Cowsill's solo sound is an extension of the rootsy sound of the Drifters, but with a bit more history and life experience to broaden it. "I come from so much more diverse musical background than that, and I love me some '60s pop vocals," Cowsill says. But she admits her solo music is a direct derivative of her Drifters roots. "I never even played a guitar or wrote a song before the Continental Drifters, so my education comes from that school. Anything I do is directly associated with that."
But that doesn't mean her music is easily pigeonholed, and Cowsill is over being concerned with labels. But some do wonder why it took so long for her to showcase the original material on Just Believe It. "What took me so long is that everything happens in the time it's supposed to happen. But then there came a time in my career and my life where it was time to sit down and follow my own path, and see where I had come from and what I did while I was there and where I was now."
Where she's at now is in her new home in the garden district of New Orleans. "We call it one of the good things from Katrina." The only downside is the rent increase, which went from $450 for her former residence to $1,500 for this one. "I just decided that we're just gonna make that much more money this year. Gonna get a big hit record, and it's all gonna be OK."

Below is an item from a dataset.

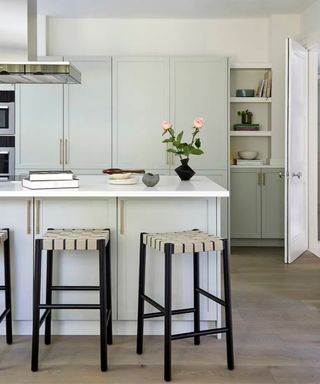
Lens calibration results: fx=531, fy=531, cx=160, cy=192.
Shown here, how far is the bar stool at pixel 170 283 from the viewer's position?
2561mm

Cowsill says the outside world's perspective on what is going on in her adopted city is based on rumors. "There's more places open," she says, listing Howling Wolf, Jimmy's, the Circle Bar and Carrlollton Station and the River Shack. "We're actually doing really well. I think you have to come down here to get a proper perspective on it."
She's even come to terms with the death of her brother Barry, whose body was discovered under a New Orleans wharf in December, a victim of Katrina's flooding. "There's all kinds of tragic and sad elements of it. And then there's the element that his other new life is beginning, and his journey has just taken a left. And I hope he sends postcards," she says with a hoarse chuckle.
Barry's passing has even managed to do what Dick Clark was unable to do--get The Cowsills together again. "The next big event for The Cowsills musically is going to be his wake in Rhode Island," she laughs. "And we are going to have a great giant party and celebrate Barry's life, doing it really the only way we know how--with our instruments and our voices." x
Susan Cowsill plays The Pour House in Raleigh Saturday, Feb. 11 at a special early show at 7 p.m. Tickets are $10.